The new organization, the East Broad Top Railroad Preservation Association, was put together by Larry Salone, who took over as executive director of the Altoona Railroaders Memorial Museum in 2007. Salone is a restaurant- and engineering-company owner who says he took his first train ride as a kid on the East Broad Top, which the Kovalchick family has operated as a tourist railroad since 1960. Joe Kovalchick's father, Nick, was a salvage dealer who bought the railroad after its last common-carrier runs, in April 1956.
Salone, who scheduled a press conference at the railroad Friday, said during a visit to the EBT last Saturday that the railroad's current employees would remain on the payroll, and that the schedule for the coming year would remain largely unchanged.
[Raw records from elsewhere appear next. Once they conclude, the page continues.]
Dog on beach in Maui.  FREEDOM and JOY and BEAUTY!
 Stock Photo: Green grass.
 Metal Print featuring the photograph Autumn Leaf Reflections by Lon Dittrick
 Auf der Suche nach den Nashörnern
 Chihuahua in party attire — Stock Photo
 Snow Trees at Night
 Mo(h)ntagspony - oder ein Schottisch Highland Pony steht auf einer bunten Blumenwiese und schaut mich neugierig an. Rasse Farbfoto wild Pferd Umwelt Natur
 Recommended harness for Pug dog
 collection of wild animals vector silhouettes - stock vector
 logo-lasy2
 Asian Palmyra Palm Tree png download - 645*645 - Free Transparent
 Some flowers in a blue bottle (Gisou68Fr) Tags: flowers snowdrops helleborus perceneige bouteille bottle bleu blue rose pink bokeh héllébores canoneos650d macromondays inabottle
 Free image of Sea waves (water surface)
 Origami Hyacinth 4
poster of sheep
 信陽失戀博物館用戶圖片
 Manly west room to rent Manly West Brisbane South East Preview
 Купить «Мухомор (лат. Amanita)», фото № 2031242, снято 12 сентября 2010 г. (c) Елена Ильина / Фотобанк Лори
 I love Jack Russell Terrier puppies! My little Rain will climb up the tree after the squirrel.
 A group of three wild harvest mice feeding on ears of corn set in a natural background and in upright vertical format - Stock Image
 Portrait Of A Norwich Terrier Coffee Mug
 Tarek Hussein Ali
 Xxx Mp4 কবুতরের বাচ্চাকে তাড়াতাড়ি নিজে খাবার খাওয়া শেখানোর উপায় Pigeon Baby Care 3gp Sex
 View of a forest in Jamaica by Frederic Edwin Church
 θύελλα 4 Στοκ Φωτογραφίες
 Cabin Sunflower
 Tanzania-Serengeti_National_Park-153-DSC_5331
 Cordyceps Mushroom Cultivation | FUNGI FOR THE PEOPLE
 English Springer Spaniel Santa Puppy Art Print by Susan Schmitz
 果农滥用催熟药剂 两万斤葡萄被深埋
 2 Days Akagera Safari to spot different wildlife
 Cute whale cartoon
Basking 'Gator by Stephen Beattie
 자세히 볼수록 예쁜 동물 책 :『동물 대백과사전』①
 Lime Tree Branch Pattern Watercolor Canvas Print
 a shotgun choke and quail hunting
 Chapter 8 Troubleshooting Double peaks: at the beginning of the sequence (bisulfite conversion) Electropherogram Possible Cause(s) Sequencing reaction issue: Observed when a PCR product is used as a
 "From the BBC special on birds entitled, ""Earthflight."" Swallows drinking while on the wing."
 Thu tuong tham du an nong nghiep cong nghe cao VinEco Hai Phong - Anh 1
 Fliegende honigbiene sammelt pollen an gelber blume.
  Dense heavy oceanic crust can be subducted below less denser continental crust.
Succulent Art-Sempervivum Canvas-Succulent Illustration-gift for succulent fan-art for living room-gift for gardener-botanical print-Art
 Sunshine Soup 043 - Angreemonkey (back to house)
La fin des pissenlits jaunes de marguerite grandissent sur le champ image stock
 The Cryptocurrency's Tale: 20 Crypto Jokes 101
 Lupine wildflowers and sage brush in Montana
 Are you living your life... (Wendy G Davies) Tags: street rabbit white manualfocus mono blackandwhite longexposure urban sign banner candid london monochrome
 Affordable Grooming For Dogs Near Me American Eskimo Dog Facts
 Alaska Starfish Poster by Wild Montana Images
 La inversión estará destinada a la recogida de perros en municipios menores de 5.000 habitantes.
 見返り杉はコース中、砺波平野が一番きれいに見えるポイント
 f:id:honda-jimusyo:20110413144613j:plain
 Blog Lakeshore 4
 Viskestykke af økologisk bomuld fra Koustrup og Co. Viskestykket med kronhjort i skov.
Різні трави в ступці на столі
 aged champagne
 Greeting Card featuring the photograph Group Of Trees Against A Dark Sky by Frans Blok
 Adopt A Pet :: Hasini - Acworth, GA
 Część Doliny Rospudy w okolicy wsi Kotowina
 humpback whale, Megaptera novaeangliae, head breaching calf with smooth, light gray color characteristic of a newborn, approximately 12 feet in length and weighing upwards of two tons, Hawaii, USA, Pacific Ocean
But he said he hoped that riders would begin to notice small improvements as soon as the EBT opens, on June 6. The railroad will accept credit cards for the first time, he said, and shuttle buses will run between the East Broad Top and the Altoona museum during the museum's annual railfest weekend, June 27-28.
He said he planned to begin seeking money to reopen about six miles of track from the current end of operations into Mount Union, where the railroad transferred coal and other freight to the Pennsylvania Railroad in a dual-gauge yard. Salone also discussed putting a second EBT steam engine back in service - most likely No. 14, a 1912 Baldwin Mikado that is nearly identical to the only engine currently operating, No. 15. In addition, he talked about converting additional freight cars for passenger service so that the line's 19th-century coaches could be reserved for special occasions.
The East Broad Top began operating in 1873 along a main line roughly 33 miles long, of which about five miles are currently in service. The rest of the railroad is almost entirely intact but is badly overgrown. In addition to six narrow-gauge 2-8-2s in three sizes, the EBT has a unique 1927 Brill gas-electric car in operating condition, a standard-gauge 0-6-0 in Mount Union, and a sprawling machine-shop complex that is being restored by a volunteer organization, the Friends of the East Broad Top. The Rockhill Trolley Museum operates on a portion of the railroad's old Shade Gap branch.